Wenn Sie ab einem bestimmten Punkt genug haben von den kleinen Dörfern der Cotswolds, bietet Cheltenham eine erfrischende Ausnahme. Die Stadt, deren Einwohner “Cheltonians” genannt werden, ist, wie Engländer so schön sagen “posh”/todschick oder piekfein. Das Zentrum Cheltenhams ist im Regency Stil gebaut, einem Architekturstil, der den sogenannten Georgian Stil zum Vorbild hat. Prächtig ist die Promenade, die sich breit und geräumig an majestätischen Häusern vorbei durch die Innenstadt zieht. Sie finden hier viele Geschäfte, Cafés und Restaurants.
Etwas weiter außerhalb des Zentrums befindet sich der Pittville Pump Room. Früher wurde hier das Wasser der Quelle getrunken, heute wird das schöne Gebäude für Veranstaltungen verschiedener Art benutzt. Sie können es gratis besichtigen und somit die Geschichte Cheltenhams verfolgen.
Auf dem Weg zum Pump Room kommen Sie an Holst Birthplace Museum vorbei. Der Komponist Gustav Holst wurde hier 1874 geboren. Die kleine Ausstellung enthält noch viele Möbel des Musikers, unter anderem sein Klavier.
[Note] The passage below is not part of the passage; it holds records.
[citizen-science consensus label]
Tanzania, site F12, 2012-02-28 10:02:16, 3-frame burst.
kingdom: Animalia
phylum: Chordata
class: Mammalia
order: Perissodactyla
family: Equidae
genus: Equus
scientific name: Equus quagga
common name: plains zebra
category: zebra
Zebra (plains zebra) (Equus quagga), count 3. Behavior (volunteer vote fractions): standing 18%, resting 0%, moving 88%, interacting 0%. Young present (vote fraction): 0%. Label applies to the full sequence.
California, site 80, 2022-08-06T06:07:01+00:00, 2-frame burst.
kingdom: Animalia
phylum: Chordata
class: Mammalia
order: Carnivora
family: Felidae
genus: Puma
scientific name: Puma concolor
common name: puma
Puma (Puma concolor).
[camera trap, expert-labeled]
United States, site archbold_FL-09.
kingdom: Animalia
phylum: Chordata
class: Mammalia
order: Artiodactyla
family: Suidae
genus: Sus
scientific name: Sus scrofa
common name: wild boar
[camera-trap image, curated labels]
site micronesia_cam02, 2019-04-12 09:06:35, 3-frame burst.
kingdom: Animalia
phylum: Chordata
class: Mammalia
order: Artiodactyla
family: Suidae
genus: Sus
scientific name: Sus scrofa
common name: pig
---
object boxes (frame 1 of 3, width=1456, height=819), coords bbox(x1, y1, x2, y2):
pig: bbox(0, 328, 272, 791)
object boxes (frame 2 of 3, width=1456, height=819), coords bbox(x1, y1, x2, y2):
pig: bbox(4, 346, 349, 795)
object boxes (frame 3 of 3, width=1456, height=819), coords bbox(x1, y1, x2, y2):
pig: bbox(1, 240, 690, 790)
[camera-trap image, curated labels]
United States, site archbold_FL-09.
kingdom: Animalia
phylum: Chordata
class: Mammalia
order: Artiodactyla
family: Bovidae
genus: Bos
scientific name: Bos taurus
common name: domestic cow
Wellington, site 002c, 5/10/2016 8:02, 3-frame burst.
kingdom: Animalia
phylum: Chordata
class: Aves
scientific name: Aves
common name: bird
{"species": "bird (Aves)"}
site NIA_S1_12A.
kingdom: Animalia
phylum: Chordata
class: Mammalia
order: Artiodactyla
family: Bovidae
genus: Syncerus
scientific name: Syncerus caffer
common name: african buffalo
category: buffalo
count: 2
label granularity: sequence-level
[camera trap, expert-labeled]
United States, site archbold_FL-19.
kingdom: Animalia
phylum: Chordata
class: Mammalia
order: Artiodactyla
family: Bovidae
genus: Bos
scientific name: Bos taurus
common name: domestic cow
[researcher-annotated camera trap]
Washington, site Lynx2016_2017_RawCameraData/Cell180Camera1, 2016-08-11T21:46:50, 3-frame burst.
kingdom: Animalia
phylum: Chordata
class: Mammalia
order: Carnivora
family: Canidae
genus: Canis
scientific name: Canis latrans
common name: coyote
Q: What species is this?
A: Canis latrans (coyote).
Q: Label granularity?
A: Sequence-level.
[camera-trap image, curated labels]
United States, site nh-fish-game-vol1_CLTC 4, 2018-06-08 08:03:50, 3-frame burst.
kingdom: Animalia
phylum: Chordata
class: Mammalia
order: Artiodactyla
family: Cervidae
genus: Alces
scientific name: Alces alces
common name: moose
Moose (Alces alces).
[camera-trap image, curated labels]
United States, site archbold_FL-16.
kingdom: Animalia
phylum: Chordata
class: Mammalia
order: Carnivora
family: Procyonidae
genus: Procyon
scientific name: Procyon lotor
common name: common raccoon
Auch das Art Gallery and Museum sollten Sie sich nicht entgehen lassen. Besonders die Abteilung über die sogenannte Arts&Craft Movement, hier insbesondere Innendesign, ist zu empfehlen, mit einigen herrlichen Möbeln und Textilien einiger der namenhaftesten Designer der Zeit um die Wende des 19./20. Jarhunderts herum.
In Cheltenhamn finden bereits seit Jahrzehnten regelmäßig Musik- und Literaturfeste statt, die in ganz England berühmt sind.
Aber auch für etwas anderes ist Cheltenham berühmt: Für seinen “Racecourse”/Pferderennbahn, deren Geschichte bereits im Jahr 1819 beginnt. Ein Besuch lohnt sich, ganz besonders an Renntagen.